4. He Mentored Executives Who've Run Retail, Consumer Products Giants
Traub groomed executives who would end up running the nation's biggest retail and consumer products companies. Among those he trained were the now-iconic Millard "Mickey" Drexler, CEO of J.C. Crew and former CEO of the Gap, as well as Andrea Jung, the former longtime chief executive officer of Avon, who was also the beauty company's first female CEO.
5. He Helped Create the Cult of the Designer
Traub was a big champion of designers, whose in-store fashion and home shops are now a staple in department stores.
He launched the career of Ralph Lauren, who started out selling ties to the department store, and now markets everything from fashion to home and accessories in Lauren-branded shops.

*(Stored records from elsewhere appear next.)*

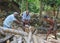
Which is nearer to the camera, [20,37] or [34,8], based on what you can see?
[20,37]

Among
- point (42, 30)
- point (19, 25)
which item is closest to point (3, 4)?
point (42, 30)

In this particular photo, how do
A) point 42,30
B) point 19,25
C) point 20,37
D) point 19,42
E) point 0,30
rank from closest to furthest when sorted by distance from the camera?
point 19,42
point 20,37
point 0,30
point 19,25
point 42,30

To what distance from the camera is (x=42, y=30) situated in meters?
15.2

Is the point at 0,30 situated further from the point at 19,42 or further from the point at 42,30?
the point at 42,30

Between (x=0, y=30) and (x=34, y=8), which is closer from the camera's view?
(x=0, y=30)

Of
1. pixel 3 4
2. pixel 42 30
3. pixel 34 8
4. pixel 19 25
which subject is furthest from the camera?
pixel 3 4

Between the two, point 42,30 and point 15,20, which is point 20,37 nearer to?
point 15,20

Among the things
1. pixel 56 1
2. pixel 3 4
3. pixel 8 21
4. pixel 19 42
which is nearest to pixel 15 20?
pixel 8 21

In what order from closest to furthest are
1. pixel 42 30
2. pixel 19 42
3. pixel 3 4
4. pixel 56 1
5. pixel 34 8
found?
pixel 19 42 < pixel 42 30 < pixel 56 1 < pixel 34 8 < pixel 3 4

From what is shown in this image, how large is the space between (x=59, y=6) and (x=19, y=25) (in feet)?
31.1

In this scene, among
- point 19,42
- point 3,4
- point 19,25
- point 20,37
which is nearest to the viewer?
point 19,42

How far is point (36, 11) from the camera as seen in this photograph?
23.2 m

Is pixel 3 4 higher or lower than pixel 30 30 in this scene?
higher

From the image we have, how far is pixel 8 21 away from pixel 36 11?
39.8 ft
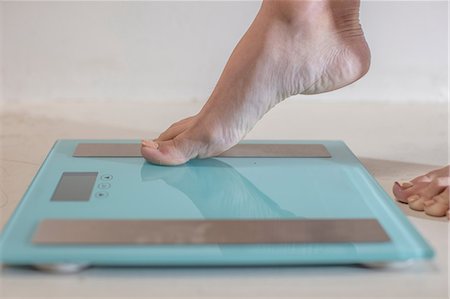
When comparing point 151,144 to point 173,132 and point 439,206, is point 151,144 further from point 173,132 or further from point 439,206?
point 439,206

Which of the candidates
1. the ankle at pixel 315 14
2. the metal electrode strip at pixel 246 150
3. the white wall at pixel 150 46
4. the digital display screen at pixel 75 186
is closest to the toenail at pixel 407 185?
the metal electrode strip at pixel 246 150

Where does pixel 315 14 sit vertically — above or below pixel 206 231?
above

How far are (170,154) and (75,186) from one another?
194 mm

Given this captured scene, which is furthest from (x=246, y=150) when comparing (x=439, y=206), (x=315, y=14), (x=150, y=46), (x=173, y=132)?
(x=150, y=46)

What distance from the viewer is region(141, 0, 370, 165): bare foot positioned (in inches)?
49.1

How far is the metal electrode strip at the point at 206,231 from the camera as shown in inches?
37.1

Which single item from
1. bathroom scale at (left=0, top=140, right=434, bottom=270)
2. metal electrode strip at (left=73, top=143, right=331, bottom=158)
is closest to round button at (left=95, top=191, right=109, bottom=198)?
bathroom scale at (left=0, top=140, right=434, bottom=270)

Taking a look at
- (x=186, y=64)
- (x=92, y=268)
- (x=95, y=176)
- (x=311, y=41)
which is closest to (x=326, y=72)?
(x=311, y=41)

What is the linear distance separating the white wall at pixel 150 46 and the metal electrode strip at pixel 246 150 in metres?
0.58

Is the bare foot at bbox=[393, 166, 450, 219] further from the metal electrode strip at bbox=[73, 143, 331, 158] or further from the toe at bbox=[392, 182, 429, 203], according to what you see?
the metal electrode strip at bbox=[73, 143, 331, 158]

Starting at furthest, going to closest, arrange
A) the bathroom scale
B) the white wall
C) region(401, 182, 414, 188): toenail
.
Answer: the white wall → region(401, 182, 414, 188): toenail → the bathroom scale

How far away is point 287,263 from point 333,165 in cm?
40

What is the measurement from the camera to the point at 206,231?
3.20ft

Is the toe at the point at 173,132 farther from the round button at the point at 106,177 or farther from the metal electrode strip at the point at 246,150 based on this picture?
the round button at the point at 106,177
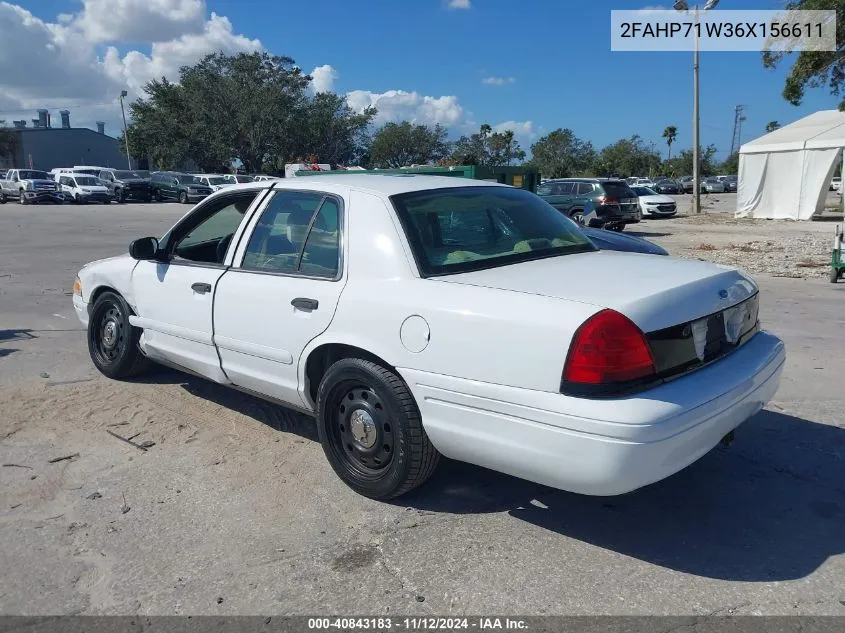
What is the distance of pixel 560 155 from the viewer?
76.2 meters

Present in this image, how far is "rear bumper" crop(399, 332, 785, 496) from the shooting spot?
2812mm

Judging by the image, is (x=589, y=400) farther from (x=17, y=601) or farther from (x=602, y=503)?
(x=17, y=601)

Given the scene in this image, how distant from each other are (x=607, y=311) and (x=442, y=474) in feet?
5.27

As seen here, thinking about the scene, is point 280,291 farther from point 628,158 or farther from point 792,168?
point 628,158

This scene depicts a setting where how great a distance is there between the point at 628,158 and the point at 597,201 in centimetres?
6444

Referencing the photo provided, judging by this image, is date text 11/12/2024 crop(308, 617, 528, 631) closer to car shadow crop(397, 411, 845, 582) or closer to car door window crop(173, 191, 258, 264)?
car shadow crop(397, 411, 845, 582)

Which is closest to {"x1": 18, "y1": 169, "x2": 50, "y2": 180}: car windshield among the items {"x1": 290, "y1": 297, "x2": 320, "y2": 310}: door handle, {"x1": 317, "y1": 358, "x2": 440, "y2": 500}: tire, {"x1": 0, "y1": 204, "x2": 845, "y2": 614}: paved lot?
{"x1": 0, "y1": 204, "x2": 845, "y2": 614}: paved lot

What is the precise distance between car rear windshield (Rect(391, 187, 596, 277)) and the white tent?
1064 inches

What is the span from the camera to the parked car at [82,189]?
124 ft

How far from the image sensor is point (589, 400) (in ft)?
9.37

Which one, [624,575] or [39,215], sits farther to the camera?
[39,215]

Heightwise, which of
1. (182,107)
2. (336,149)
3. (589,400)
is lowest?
(589,400)

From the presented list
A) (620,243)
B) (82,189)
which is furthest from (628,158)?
(620,243)

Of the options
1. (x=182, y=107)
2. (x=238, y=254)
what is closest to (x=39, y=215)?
(x=238, y=254)
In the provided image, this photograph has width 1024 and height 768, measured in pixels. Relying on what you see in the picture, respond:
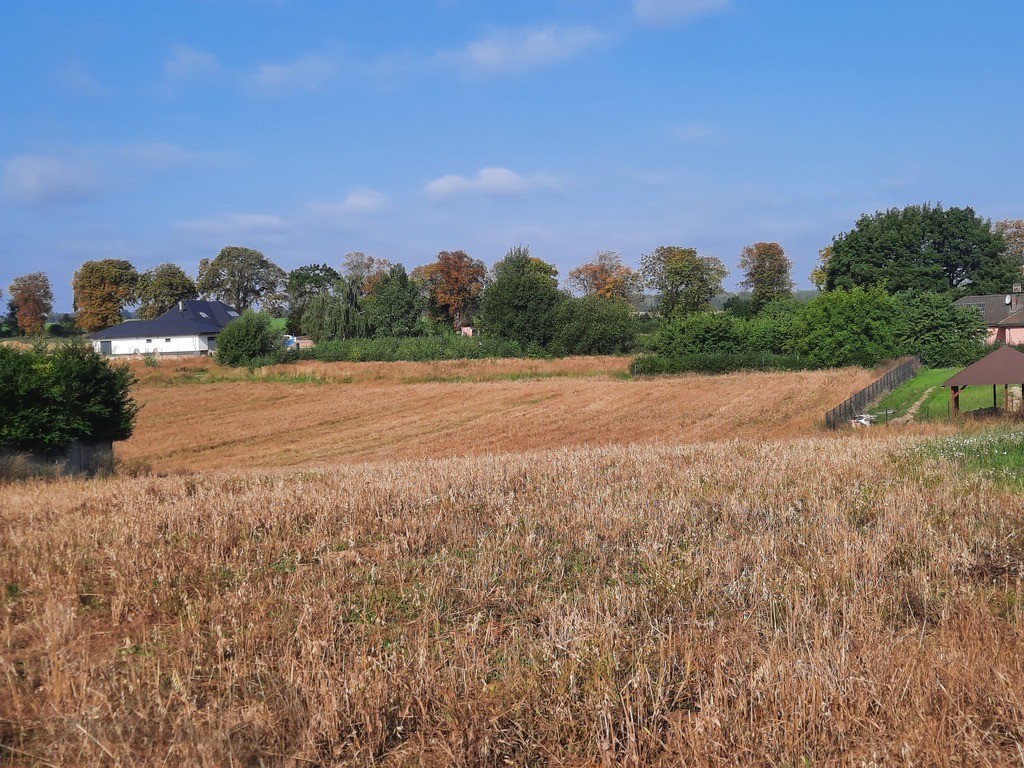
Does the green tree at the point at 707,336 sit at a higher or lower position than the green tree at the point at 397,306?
lower

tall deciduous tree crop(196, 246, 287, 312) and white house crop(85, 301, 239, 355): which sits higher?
tall deciduous tree crop(196, 246, 287, 312)

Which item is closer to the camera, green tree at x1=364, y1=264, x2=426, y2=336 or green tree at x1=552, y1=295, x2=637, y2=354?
green tree at x1=552, y1=295, x2=637, y2=354

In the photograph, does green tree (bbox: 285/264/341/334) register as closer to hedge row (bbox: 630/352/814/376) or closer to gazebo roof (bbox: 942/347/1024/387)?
hedge row (bbox: 630/352/814/376)

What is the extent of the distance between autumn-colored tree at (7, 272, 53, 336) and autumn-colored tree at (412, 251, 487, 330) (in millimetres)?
52828

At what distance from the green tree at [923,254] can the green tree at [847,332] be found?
87.7 feet

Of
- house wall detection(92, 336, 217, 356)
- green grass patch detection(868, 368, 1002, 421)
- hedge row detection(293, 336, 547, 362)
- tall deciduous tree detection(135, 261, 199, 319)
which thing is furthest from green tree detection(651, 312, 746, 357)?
tall deciduous tree detection(135, 261, 199, 319)

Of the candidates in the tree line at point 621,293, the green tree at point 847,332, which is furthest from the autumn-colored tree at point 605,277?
the green tree at point 847,332

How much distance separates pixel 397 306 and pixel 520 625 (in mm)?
81057

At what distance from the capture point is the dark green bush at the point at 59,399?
18.6 meters

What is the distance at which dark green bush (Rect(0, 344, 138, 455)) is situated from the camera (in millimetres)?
18625

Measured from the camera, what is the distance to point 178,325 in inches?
3187

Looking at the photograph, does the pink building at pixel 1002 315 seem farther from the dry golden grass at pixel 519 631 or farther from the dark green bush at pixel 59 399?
the dry golden grass at pixel 519 631

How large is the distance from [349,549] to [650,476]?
17.2ft

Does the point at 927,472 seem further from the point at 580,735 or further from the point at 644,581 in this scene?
the point at 580,735
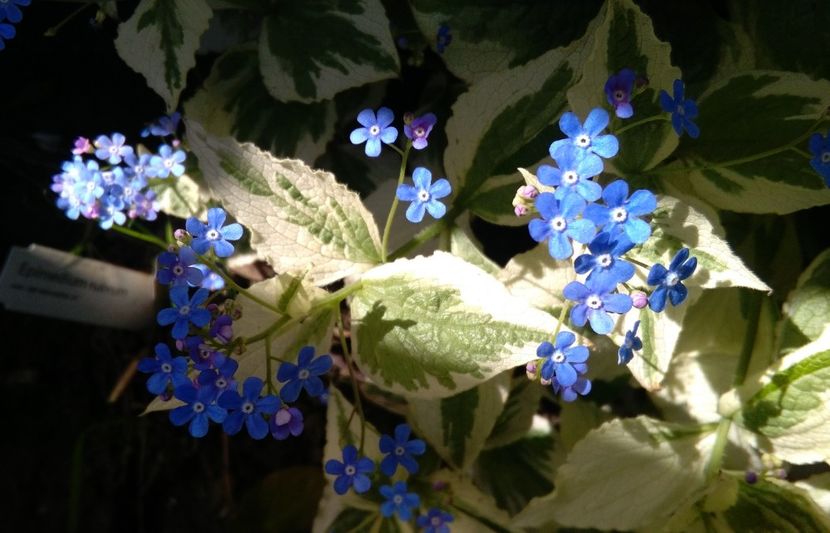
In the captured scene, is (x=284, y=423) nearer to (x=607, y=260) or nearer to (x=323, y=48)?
(x=607, y=260)

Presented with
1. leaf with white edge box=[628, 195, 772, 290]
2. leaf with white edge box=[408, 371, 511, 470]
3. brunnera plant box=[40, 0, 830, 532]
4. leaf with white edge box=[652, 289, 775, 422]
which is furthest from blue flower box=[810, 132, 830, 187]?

Indeed, Traub "was a big proponent of the designer shop-in-shop," Warren Shoulberg, publisher and editorial director for Home Textiles Today, and editorial director for Gifts & Decorative Accessories, the home furnishings trade magazines, tells DailyFinance.
"Marvin Traub created, in Bloomingdale's, a world-renowned platform for which talented designers and manufacturers would do anything and everything for an opportunity to play a part," said Mark Cohen, a professor of marketing at Columbia University's business school, who worked with Traub when he was CEO of Lazarus Department stores.
On a personal note, Traub was a trusted source for me over more years covering retail than I'd like to admit. He was one of the most endearing characters, a lovable promoter of retail and self promoter, who was always accessible, ready to offer a wise quote, and always asked how I was doing, imparting a warmth and graciousness with every exchange. He will be missed.